Safer Social Networking for Children

Thursday, January 24th, 2013 @ 1:11PM

Earlier this week, I spoke on a debate on making social networking safer for children. Regular readers will know that I have a longstanding interest in tackling cyber-bullying and have visited schools in Edinburgh to discuss the problem – I have kept a diary about my activities and written about the problem previously, as posted here. You can read the full Scottish Parliament debate here.
 
Kezia Dugdale (Lothian) (Lab): Like colleagues, I start by congratulating Alex Johnstone on securing the debate and Jamie Tosh on his work in the north-east of Scotland.

I have taken an interest in the topic as an avid user of social media myself. To try to understand the size of the challenge, I carried out some research of my own in Edinburgh around this time last year. I visited Craigmount high school in the west of Edinburgh, where I met a class of secondary 1 pupils. Every one of those S1 pupils had a 3G mobile phone in their pocket, the majority of them had their own laptop and 40 per cent had their own iPad. That happens at 12 years old. All the pupils had Facebook profiles. Despite the fact that the age restriction on Facebook applies until someone is 15 years old, many of those pupils had had a Facebook profile since they were 10.

Craigmount high school has an excellent information technology department, which really is at the cutting edge of integrating technology into the educational experience. Mobile smart phones are used in the classroom and are integrated into homework programmes. That reminds us all of the educational value of technology, which we should not lose sight of.

The school is about to wi-fi enable its whole campus, which brings huge educational possibilities. When I spoke to the school about that, I was told not to worry about kids being able to get on Facebook on the school campus, because that is not possible with the City of Edinburgh Council’s IT system. However, the blunt reality is that that is irrelevant when every kid in the class has their own 3G phone in their pocket. They are not protected by council bullying policies. The danger is far greater than that.

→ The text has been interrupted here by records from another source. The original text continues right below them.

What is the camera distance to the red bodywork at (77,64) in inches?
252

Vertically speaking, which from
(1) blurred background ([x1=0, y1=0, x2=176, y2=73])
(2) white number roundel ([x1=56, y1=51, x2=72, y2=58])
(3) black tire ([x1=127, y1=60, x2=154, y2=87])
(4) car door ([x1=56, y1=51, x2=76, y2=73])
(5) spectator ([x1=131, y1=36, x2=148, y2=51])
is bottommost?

I do not know about you, Presiding Officer, but I am not sure how many of my Facebook friends I could count on in a crisis or how many of my Twitter followers actually agree with my views. As Alex Johnstone said, the definition of friendships and relationships is remarkably distorted online. We need to do more to support children and young people to cope with the increasing online cataloguing of their lives and growing pains—things such as spots, haircuts, fashion faux pas, likes and dislikes, academic results, who their parents are, what their parents do and, as Dennis Robertson mentioned, body image and what they look like.

Much of our societal debate about children’s online safety is focused on the warning signs of predatory relationships and grooming, but far less public attention is paid to online peer-led bullying. Many parents safeguard their family computers, have the talk with the kids about online strangers and think that they are safe, only to let them go online and suffer silently at the hands of their classmates and acquaintances. Such bullying can be blatant and playground-like, but it can also be subversive and darkly psychological. Malice can spread like wildfire through a young person’s cyber-world in minutes and can cause a lifetime’s worth of damage to their self-esteem and feelings of self-worth.

If members think that I am exaggerating, they should take a second to look at the website www.littlegossip.com, which is dedicated to actively encouraging young people to leave anonymous comments about their classmates and teachers on a school-by-school basis. That is a truly frightening experience.

Mark McDonald: I am sure that the member will also be aware of the existence of groups on sites such as Facebook and Bebo that are devoted entirely to criticising and bullying individuals, which happens frequently.

Kezia Dugdale: Absolutely. Like the member, I completely condemn that. We need a strategy to take that on and we should not just rely on people to report it, because that does not always happen.

I will say a word about the bullies, because we cannot forget them or the reasons why they find themselves having to bully other young people. I am aware of two kids in Craigmillar who have been excluded from school because they were involved in cyber-bullying. We all know what happens to the educational outcomes and life chances of young people who are excluded from school, so we need to keep sight of their hopes and ambitions for the future.

I want to say a word about some good work. Catriona Laing, who I believe is the only e-safety schools officer in Scotland and who is currently employed by Perth and Kinross Council, has developed a peer-led model that aims to give kids the capacity to support one another when they are bullied online. I will be pleased to welcome her to next Thursday’s meeting of the cross-party group in the Scottish Parliament on children and young people. I encourage other members to attend that meeting, which will focus on cyber-bullying.

I am afraid that I have one word of criticism. On 10 May last year in the chamber, I raised the issue with Kenny MacAskill in the context of how cyber-bullying crimes are reported. He was helpful, and I asked whether he would be willing to meet me, but he said that it would be more appropriate for me to meet one of the education ministers. On 16 May, I informally approached Aileen Campbell, who said that, if I wrote to her, she would agree to a meeting. I did that but, on 22 June, I got a letter back from Alasdair Allan saying that there was no reason to meet me to discuss the problems with cyber-bullying. I felt that I had a lot to offer the debate and a lot of first-hand information, so I was really disappointed with that. My message to the minister is that I hope that, if he has not been willing to listen in the past, he might be willing to act today.